- _Do this_:
Return the lines of this listing unchanged, beginning with the line that contains "As shown in this photo, which of the objects" and ending after the line that contains "Answer: point 397,202".

------------

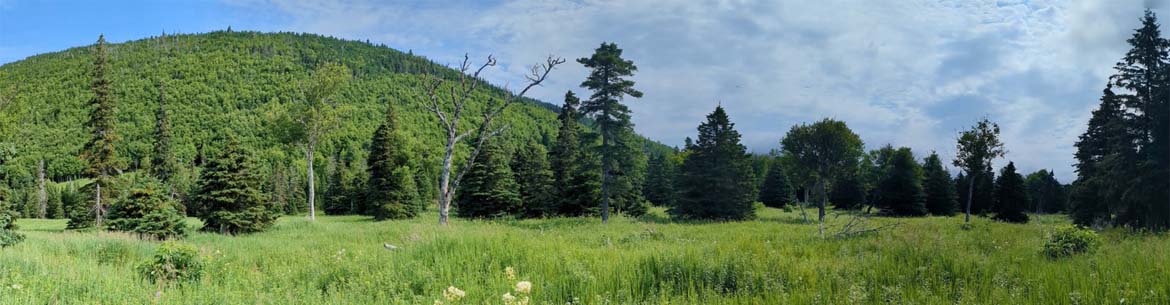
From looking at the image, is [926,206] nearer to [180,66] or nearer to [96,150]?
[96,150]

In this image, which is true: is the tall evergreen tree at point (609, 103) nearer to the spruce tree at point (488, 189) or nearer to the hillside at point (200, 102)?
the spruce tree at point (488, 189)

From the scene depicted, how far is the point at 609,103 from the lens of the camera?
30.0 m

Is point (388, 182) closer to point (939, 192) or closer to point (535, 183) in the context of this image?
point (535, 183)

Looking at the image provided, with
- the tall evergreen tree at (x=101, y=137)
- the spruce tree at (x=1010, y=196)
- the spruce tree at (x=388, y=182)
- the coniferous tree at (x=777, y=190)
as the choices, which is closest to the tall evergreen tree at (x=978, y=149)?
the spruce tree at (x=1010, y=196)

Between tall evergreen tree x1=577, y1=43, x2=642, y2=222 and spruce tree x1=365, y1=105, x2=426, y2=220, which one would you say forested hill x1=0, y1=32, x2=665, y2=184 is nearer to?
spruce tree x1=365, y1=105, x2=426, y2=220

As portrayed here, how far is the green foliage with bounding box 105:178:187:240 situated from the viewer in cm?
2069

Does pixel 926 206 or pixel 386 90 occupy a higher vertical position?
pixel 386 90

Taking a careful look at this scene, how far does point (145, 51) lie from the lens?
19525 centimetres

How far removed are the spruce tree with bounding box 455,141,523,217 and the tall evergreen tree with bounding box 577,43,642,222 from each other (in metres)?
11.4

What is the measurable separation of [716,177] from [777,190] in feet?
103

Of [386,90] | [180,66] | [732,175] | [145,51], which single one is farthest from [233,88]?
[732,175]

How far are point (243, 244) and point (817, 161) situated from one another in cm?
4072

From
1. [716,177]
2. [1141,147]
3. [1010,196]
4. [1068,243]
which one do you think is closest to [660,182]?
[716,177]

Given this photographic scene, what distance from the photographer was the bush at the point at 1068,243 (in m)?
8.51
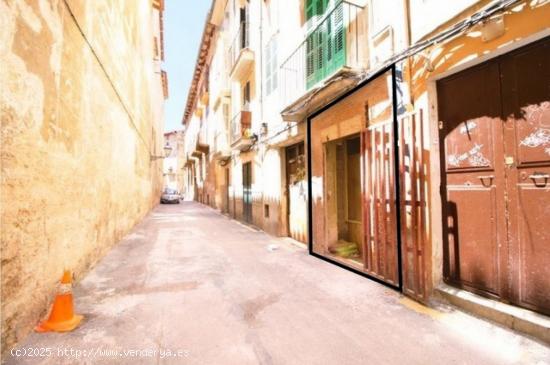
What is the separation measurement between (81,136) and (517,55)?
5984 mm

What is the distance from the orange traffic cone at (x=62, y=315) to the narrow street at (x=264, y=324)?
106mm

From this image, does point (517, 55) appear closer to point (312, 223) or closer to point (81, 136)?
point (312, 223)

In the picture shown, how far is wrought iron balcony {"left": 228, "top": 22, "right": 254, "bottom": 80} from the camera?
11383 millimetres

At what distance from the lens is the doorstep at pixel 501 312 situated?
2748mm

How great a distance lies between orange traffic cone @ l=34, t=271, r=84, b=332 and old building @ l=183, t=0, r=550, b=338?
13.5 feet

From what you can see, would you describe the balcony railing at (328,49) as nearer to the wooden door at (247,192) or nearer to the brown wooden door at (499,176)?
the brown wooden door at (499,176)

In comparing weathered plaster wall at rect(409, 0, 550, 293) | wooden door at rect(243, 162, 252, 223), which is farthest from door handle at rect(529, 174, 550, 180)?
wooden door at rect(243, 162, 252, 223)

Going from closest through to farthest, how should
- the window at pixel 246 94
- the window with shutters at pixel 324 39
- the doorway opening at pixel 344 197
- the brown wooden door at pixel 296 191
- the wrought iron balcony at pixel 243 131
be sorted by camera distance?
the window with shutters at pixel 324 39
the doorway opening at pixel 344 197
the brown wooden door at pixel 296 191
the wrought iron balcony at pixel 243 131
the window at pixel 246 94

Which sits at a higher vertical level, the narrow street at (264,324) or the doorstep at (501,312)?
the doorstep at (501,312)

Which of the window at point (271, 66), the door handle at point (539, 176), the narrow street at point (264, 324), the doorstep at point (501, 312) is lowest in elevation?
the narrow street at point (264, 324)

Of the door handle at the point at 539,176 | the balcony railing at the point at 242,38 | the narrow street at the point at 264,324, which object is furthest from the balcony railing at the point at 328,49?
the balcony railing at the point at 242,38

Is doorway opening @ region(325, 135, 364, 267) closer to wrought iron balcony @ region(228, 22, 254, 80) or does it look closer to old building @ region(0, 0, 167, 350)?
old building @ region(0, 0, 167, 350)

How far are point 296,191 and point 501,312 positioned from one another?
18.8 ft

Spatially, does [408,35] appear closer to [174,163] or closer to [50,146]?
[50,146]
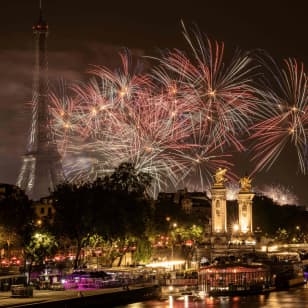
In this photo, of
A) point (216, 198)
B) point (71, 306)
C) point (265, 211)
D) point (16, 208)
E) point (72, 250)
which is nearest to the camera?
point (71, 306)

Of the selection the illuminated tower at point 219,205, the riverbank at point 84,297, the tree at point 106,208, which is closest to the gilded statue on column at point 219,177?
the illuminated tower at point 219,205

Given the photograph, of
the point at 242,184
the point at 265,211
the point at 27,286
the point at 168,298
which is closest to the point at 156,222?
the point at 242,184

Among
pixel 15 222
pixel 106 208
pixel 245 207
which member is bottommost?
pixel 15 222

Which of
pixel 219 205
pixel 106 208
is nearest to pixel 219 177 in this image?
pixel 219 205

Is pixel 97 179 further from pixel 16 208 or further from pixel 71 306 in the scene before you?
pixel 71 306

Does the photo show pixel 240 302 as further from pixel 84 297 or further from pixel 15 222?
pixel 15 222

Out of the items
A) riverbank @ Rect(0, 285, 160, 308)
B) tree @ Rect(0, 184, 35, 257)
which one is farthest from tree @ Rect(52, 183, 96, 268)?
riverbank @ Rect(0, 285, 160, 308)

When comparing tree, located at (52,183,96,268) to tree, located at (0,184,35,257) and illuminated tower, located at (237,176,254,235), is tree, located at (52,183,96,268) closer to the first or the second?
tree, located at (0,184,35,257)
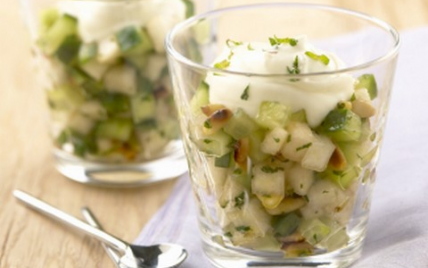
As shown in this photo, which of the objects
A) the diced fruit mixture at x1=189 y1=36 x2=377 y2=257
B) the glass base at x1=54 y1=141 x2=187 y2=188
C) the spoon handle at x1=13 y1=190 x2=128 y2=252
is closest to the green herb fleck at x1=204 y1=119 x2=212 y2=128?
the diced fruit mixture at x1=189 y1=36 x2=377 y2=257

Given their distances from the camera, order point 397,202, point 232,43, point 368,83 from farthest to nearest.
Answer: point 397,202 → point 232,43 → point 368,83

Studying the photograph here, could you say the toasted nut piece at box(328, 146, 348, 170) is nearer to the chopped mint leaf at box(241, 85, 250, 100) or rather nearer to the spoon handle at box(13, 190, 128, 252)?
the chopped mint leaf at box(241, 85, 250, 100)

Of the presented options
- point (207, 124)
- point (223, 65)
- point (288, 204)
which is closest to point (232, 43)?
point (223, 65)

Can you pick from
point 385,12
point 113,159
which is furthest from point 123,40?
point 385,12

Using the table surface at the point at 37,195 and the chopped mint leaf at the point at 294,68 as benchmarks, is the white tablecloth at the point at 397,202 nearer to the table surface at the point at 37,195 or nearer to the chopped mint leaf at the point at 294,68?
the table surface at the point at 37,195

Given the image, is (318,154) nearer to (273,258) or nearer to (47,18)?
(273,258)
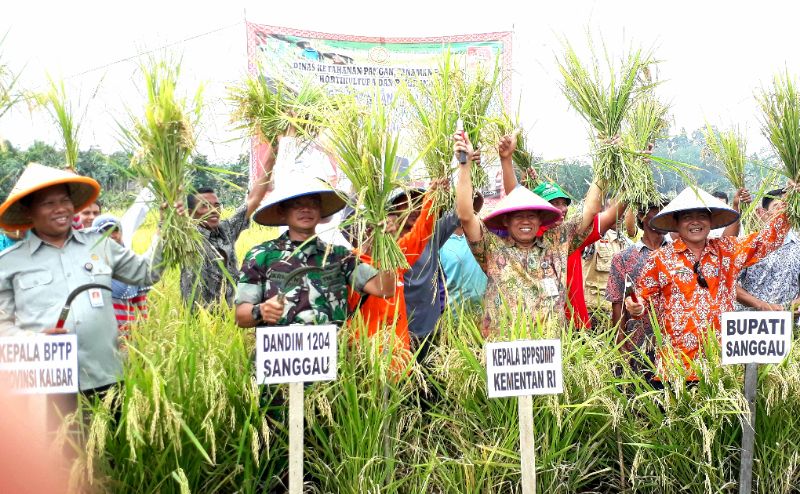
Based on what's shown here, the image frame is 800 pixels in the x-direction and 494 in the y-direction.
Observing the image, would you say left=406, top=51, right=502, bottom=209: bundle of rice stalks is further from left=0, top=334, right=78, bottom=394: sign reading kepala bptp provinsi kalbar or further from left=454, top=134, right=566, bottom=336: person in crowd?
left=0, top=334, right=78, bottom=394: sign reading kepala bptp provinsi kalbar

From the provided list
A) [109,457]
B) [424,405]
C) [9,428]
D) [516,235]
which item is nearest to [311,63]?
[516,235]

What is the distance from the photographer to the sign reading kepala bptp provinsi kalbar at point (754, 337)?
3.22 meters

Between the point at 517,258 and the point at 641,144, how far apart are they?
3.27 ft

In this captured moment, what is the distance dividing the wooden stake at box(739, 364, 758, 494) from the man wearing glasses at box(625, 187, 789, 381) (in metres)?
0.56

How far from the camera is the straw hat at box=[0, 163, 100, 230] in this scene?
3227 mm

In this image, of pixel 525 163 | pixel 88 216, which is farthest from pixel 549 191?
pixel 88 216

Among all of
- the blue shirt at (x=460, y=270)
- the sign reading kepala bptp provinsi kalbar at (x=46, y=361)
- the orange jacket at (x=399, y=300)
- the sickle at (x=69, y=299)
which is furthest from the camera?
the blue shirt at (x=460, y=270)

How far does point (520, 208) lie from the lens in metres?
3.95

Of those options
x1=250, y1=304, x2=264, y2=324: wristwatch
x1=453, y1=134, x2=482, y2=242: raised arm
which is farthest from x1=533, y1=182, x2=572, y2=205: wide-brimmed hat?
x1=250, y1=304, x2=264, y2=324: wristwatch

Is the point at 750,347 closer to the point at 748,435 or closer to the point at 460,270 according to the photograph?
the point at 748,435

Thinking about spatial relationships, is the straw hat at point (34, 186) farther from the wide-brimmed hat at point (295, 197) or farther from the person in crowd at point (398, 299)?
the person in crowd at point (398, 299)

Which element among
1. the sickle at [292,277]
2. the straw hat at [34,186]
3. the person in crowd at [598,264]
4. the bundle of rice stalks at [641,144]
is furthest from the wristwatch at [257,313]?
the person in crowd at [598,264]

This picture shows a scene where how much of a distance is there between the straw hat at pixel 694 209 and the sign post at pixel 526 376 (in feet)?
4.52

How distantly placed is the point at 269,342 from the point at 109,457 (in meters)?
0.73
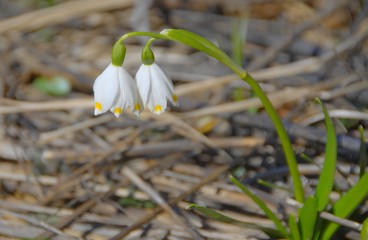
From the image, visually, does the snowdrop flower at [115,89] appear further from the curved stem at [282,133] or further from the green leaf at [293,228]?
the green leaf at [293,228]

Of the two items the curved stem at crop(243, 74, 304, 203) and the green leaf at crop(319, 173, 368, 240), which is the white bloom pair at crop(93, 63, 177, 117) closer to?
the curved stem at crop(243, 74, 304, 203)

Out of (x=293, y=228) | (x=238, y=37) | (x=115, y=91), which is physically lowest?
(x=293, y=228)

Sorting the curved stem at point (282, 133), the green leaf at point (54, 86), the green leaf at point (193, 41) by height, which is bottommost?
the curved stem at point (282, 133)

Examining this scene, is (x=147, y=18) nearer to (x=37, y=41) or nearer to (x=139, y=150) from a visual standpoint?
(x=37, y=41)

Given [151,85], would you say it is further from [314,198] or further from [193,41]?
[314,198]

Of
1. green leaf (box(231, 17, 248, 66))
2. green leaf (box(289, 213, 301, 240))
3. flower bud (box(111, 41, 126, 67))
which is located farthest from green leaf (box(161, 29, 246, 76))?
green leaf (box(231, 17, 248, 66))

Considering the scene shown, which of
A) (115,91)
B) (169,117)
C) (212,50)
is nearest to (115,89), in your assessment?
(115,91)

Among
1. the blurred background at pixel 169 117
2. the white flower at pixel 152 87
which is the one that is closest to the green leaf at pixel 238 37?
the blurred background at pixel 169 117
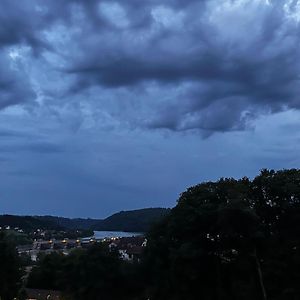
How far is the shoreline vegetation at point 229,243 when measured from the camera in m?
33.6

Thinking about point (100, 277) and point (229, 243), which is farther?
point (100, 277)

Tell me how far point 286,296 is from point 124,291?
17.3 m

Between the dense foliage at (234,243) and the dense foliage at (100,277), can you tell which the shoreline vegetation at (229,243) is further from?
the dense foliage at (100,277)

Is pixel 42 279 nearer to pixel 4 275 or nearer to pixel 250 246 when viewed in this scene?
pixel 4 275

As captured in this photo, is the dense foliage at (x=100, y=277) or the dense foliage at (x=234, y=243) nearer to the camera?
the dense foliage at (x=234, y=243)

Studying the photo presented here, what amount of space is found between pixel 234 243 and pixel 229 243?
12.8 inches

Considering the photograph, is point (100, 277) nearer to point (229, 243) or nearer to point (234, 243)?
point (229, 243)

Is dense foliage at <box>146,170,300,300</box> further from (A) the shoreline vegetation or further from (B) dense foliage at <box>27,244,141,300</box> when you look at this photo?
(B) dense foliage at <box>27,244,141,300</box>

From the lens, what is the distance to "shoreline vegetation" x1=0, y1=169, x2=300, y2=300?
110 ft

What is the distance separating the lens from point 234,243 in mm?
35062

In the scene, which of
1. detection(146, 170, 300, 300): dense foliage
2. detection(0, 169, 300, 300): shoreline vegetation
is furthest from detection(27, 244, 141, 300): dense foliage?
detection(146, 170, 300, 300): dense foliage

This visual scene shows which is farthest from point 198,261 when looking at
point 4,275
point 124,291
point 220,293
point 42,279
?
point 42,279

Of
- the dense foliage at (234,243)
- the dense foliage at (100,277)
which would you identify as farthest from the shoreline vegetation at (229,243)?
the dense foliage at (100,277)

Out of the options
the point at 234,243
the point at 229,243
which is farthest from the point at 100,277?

------------

- _Response below_:
As shown in this photo, which of the objects
A) the diced fruit mixture at x1=189 y1=36 x2=377 y2=257
B) the glass base at x1=54 y1=141 x2=187 y2=188
C) the spoon handle at x1=13 y1=190 x2=128 y2=252
is closest to the green herb fleck at x1=204 y1=119 x2=212 y2=128?
the diced fruit mixture at x1=189 y1=36 x2=377 y2=257

Given their distances from the camera, order point 397,202, point 232,43, point 368,83 from farthest to nearest.
Answer: point 397,202 → point 232,43 → point 368,83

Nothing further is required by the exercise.